We spent most of the weekend working on Christmas preparations, and despite the complete lack of snow or anything else that would lead you to believe we are now in late December, it is at least starting to feel a bit like Christmas. We got our tree up and decorated on Saturday, and then all three of us went to see the movie “Stranger than Fiction” — different and wonderful, a real treat. We don’t see many movies in the theater, but this is definitely worth seeing (and this, in spite of the fact that I am definitely not a Will Farrell fan).

Dense Fog

The past couple of days back here in DC have been interesting, to say the least. Dense fog could describe yesterday’s weather as well as my own mindset.

The past couple of days back here in DC have been interesting, to say the least. Dense fog could describe yesterday’s weather as well as my own mindset…

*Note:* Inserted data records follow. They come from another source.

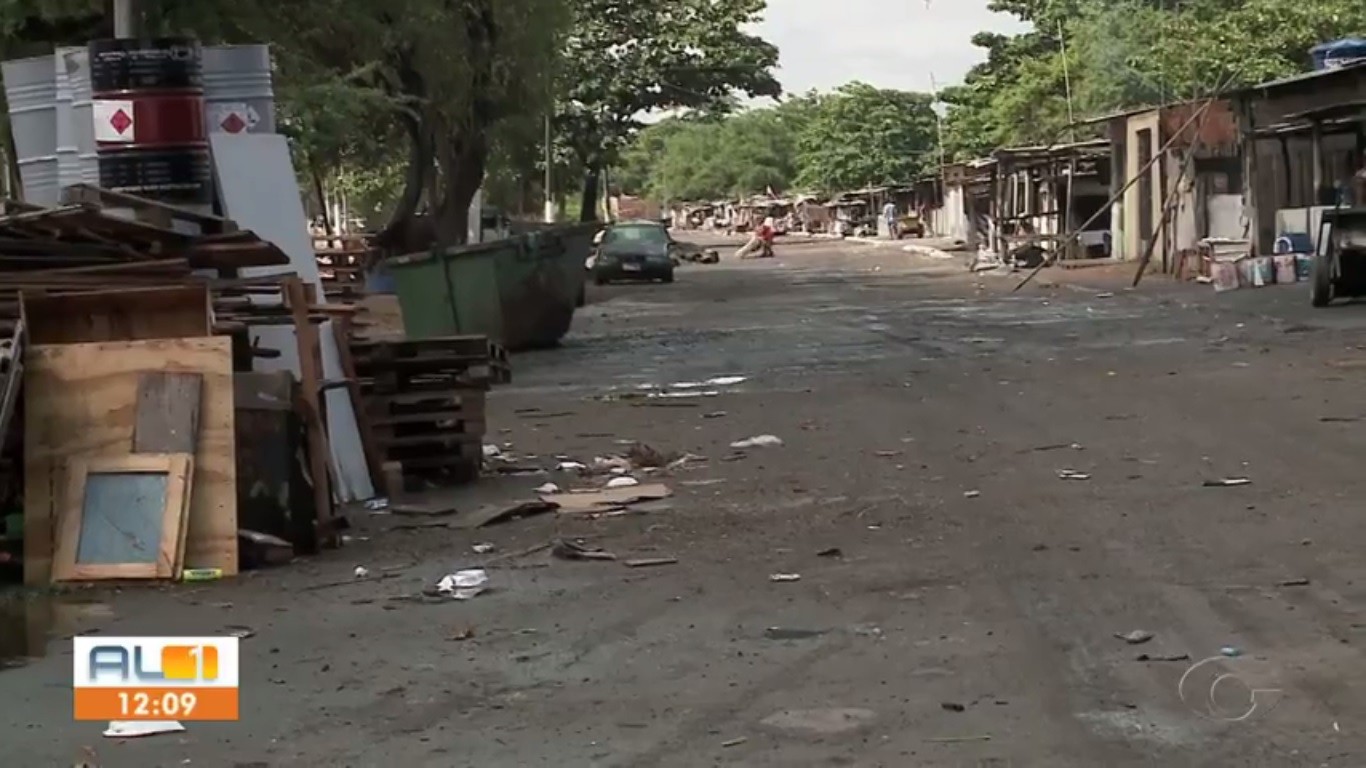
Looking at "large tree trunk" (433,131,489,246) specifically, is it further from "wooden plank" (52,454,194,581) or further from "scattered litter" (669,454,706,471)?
"wooden plank" (52,454,194,581)

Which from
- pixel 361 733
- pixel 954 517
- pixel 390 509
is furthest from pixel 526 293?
pixel 361 733

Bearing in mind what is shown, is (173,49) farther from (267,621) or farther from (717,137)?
(717,137)

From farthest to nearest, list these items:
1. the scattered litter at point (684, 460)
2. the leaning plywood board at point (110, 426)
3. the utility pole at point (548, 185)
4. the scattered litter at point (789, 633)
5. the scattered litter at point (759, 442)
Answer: the utility pole at point (548, 185) < the scattered litter at point (759, 442) < the scattered litter at point (684, 460) < the leaning plywood board at point (110, 426) < the scattered litter at point (789, 633)

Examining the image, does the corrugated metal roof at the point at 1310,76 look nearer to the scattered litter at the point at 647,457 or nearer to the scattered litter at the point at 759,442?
the scattered litter at the point at 759,442

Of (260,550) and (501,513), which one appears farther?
(501,513)

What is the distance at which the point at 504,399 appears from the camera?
61.2ft

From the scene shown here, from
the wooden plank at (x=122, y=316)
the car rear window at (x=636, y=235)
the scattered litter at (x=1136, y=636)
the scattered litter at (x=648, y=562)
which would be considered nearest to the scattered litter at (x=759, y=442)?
the scattered litter at (x=648, y=562)

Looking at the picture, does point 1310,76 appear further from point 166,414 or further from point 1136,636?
point 1136,636

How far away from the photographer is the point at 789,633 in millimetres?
7719

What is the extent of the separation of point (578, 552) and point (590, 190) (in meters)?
51.9

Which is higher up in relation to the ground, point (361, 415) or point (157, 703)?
point (361, 415)

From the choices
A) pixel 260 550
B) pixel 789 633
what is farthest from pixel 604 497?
pixel 789 633

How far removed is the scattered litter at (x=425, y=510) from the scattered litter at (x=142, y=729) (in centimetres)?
495

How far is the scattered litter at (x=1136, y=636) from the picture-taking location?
24.0ft
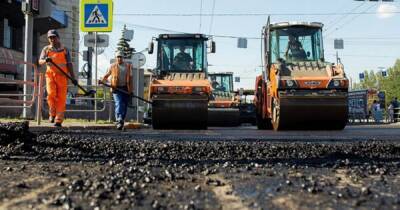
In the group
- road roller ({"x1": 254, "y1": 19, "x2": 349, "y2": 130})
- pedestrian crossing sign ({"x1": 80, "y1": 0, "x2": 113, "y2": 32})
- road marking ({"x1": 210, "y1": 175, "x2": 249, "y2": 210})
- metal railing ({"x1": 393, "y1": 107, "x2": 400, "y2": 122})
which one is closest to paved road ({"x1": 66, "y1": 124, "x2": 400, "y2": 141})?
road roller ({"x1": 254, "y1": 19, "x2": 349, "y2": 130})

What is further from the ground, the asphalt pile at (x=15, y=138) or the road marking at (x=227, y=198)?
the asphalt pile at (x=15, y=138)

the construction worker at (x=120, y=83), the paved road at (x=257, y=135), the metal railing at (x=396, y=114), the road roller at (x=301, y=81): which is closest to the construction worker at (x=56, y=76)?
the paved road at (x=257, y=135)

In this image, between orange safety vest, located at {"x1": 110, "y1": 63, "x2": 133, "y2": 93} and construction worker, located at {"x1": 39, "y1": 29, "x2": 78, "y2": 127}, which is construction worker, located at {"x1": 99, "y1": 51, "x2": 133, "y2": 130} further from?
construction worker, located at {"x1": 39, "y1": 29, "x2": 78, "y2": 127}

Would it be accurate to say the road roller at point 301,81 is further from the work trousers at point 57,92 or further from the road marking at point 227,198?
the road marking at point 227,198

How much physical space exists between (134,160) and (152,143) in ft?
6.31

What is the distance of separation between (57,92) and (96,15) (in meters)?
4.00

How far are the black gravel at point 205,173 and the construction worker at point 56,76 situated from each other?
3.20 m

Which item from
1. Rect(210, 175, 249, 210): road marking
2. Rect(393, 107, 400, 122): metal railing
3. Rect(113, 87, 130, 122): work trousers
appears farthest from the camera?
Rect(393, 107, 400, 122): metal railing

  • After a couple days of amazing weather — or at least it seemed amazing from what I could see from occasional glimpses out the window — with high temperatures in the upper 50’s, yesterday was cool, wet, and very grey. On the Metro in yesterday, crossing the Potomac, the clouds and fog were right down on the water which was a stark contrast to the sun and mirror smooth water on Monday morning.
  • Dense fog would also describe how I felt the past couple of days. Work back here has not gone well — some very visible and important areas of the system I am back here to demonstrate and train users on simply are not working. I am also missing home, family, and friends, and generally feeling a bit Grinchish. Yesterday and today were the services for my friend’s son that died last week, and I am still wrestling a bit with that, and I know that is a big contributor.
  • Greek food for dinner on Tuesday at Athena Pallas in Crystal City: salad, broiled bass (the whole fish!), rice, vegatables, a glass of Greek red, rice pudding, espresso. Very good.
  • Italian last night at Cafe Italiano, also down in Crystal City: minestrone, bruschetta, chianti, coconut ice cream, and an espresso. Also very good — I had forgotten that I had been in there in the past, and the food is very good.
  • The Metro ride out of DC back to the hotel was pretty amazing. For a period of about 30 minutes there were no yellow-line trains; this was rush hour, so you can well imagine the crush of people trying to get on that first train that came through. The car was more than just packed to the point of people being squashed together. Luckily, it is a pretty short ride back to my stop, and once we got past the Pentagon stop and a few people got off, it wasn’t too bad. I am not normally claustrophopic, but the first few minutes were a bit much even for me. It makes me appreciate my 15 minute “commute” to work each day at home.